Gwendolyn Hallsmith of Cabot Vermont says pipeline permits have been issued without proper review of both environmental concerns and indigenous rights.   “The Army Corps of Engineers is supposed to be looking after both the indigenous rights and the environmental issues associated with this pipeline and the permit that they’re supposed to be giving should have taken all of that into account and it obviously hasn’t.”

Organizers wanted the gathering to be more meditative so there was no chanting or shouting. Katrina Coravos of Bolton traveled to Standing Rock in August and stayed there for two months.   “There’s just something that’s really powerful about that land and it was one of the most beautiful places I’ve ever been.  We saw eagles pretty much every day.  And the sunsets and the sunrises there were just one of the most phenomenal things I’ve ever seen.  It’s beautiful land.  It’s sacred land.  It’s beauty.”

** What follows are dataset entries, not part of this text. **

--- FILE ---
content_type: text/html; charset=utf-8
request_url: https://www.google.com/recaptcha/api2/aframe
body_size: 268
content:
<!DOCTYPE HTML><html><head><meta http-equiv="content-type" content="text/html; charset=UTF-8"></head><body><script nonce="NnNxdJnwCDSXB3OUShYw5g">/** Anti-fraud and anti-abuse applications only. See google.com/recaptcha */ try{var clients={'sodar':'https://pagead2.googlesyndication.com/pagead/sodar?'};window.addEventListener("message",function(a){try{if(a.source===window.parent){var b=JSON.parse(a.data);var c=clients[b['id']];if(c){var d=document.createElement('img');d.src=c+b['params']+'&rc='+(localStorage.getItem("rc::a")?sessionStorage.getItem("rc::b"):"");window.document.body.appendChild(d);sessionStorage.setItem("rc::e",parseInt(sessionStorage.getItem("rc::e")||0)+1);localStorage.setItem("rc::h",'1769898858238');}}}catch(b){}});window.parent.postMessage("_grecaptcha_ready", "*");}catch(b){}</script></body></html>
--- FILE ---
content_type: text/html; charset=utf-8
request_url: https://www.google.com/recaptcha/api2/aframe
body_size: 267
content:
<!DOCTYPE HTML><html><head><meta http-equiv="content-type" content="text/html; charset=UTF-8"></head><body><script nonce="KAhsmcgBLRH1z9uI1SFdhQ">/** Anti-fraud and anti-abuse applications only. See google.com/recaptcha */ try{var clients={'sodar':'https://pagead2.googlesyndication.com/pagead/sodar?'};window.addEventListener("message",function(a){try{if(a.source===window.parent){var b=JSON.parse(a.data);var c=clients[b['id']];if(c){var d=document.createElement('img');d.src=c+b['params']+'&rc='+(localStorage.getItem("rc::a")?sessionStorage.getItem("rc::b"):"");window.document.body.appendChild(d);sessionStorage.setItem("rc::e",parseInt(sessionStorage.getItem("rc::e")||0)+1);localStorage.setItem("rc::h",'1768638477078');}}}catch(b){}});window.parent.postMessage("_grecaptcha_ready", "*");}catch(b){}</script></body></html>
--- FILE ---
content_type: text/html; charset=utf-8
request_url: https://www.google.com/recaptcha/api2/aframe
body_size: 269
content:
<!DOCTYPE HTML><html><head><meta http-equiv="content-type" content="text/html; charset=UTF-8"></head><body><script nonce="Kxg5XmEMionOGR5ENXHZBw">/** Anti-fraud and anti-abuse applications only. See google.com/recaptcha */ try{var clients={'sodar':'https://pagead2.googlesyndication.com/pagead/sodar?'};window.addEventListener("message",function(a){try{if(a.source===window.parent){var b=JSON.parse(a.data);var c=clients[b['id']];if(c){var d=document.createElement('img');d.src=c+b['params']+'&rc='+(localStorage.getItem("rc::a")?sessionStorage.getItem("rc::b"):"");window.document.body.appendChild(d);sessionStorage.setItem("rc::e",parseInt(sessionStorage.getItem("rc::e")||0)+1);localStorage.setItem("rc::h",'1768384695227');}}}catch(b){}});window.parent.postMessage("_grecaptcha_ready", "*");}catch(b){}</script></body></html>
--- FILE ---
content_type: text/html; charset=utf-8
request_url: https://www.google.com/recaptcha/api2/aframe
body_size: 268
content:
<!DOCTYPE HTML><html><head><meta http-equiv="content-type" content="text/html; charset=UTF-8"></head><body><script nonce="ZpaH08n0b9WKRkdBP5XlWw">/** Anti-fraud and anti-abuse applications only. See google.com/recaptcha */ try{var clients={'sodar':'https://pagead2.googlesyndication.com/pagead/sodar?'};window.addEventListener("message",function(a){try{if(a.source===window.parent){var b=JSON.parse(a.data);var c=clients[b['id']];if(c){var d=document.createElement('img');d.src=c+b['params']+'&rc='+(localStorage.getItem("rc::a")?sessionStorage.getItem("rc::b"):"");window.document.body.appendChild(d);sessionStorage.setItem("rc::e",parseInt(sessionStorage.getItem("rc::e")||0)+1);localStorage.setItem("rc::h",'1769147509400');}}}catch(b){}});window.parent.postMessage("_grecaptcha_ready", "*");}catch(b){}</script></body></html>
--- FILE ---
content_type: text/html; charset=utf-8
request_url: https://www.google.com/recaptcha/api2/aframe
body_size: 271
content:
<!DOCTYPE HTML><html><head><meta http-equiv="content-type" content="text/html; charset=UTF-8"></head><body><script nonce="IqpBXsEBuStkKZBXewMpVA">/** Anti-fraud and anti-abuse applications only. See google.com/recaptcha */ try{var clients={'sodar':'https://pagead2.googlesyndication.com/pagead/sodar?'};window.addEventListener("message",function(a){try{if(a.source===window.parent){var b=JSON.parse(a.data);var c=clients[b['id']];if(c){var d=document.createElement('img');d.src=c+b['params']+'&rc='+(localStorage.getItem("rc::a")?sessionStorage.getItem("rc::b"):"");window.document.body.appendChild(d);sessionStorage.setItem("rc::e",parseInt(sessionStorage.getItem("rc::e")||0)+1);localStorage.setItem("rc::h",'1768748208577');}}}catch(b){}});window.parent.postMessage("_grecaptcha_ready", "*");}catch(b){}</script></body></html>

Retired Episcopal Priest Linda Maloney was wearing Lakota beadwork. She notes that Vermont’s presiding Bishop has visited Standing Rock and the church stands with the tribe.   “Indigenous people have been leaders for generations in drawing our attention to the violation of Mother Earth. Why don’t we listen?

The Army Corps of Engineers granted permits for the pipeline in July but on Monday called for more study and input from the Standing Rock Sioux.   The tribe called the decision encouraging. The company building the pipeline, Energy Transfer Partners, is asking a District Court in Washington, D.C., to confirm the company has the legal right to proceed.

Later in the day, activists gathered at the statehouse in Montpelier.  On Wednesday members of Rights and Democracy Vermont will deliver a letter and close their accounts at TD Bank to protest the financial institution’s investment in the Dakota Access Pipeline.

A spokesman for the U.S. Army Corps’ regional office noted that each district is autonomous regarding regulatory authority and the New England office had nothing to do with the Standing Rock permits.  In the statement from national headquarters, the Corps urges protesters to “adhere to the principles of nonviolence.”